From the material below, copy verbatim the lines starting with the one containing "How far from" and going on through the one containing "Is yellow flower", both ends included. Leave out any pictures.

Entries provided:

====

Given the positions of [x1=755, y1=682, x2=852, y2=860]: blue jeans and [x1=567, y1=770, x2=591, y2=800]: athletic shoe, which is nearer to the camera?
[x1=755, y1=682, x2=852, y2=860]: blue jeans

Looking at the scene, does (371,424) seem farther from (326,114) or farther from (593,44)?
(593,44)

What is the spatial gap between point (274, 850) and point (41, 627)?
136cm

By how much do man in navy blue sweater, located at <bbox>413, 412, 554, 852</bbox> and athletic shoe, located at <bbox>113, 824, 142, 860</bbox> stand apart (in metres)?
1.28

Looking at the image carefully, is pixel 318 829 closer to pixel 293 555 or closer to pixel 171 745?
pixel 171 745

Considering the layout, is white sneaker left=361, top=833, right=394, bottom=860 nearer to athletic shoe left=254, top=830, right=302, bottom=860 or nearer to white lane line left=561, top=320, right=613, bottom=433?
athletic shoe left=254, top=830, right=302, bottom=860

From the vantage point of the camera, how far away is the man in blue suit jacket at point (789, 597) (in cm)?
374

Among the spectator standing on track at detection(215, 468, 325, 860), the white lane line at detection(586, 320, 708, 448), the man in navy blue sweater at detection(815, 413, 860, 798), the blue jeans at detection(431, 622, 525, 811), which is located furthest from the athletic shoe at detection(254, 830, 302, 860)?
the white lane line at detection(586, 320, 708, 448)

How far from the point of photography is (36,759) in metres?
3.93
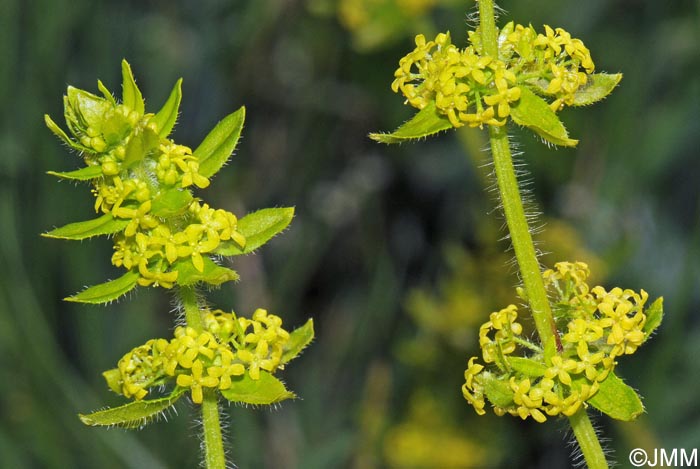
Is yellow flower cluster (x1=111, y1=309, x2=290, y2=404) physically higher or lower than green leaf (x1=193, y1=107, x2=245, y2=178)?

====

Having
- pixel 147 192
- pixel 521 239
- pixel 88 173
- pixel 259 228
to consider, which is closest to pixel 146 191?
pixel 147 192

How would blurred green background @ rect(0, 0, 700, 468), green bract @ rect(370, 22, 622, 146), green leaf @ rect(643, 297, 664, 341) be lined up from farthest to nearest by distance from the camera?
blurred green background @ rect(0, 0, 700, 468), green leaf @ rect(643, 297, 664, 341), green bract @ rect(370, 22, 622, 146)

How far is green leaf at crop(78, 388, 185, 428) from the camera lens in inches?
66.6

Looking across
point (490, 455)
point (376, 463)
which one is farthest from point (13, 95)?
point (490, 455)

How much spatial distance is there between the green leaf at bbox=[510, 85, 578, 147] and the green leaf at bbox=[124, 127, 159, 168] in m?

====

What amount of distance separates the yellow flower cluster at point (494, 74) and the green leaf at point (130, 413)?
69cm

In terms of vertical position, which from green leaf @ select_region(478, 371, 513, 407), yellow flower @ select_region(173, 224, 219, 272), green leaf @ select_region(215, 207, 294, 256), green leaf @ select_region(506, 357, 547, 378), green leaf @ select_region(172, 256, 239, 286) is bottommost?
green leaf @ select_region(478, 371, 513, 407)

====

Response below:
How far from the point of photography is (36,759) in metres?
3.93
Is yellow flower cluster (x1=111, y1=309, x2=290, y2=404) physically higher or lower than green leaf (x1=193, y1=107, x2=245, y2=178)?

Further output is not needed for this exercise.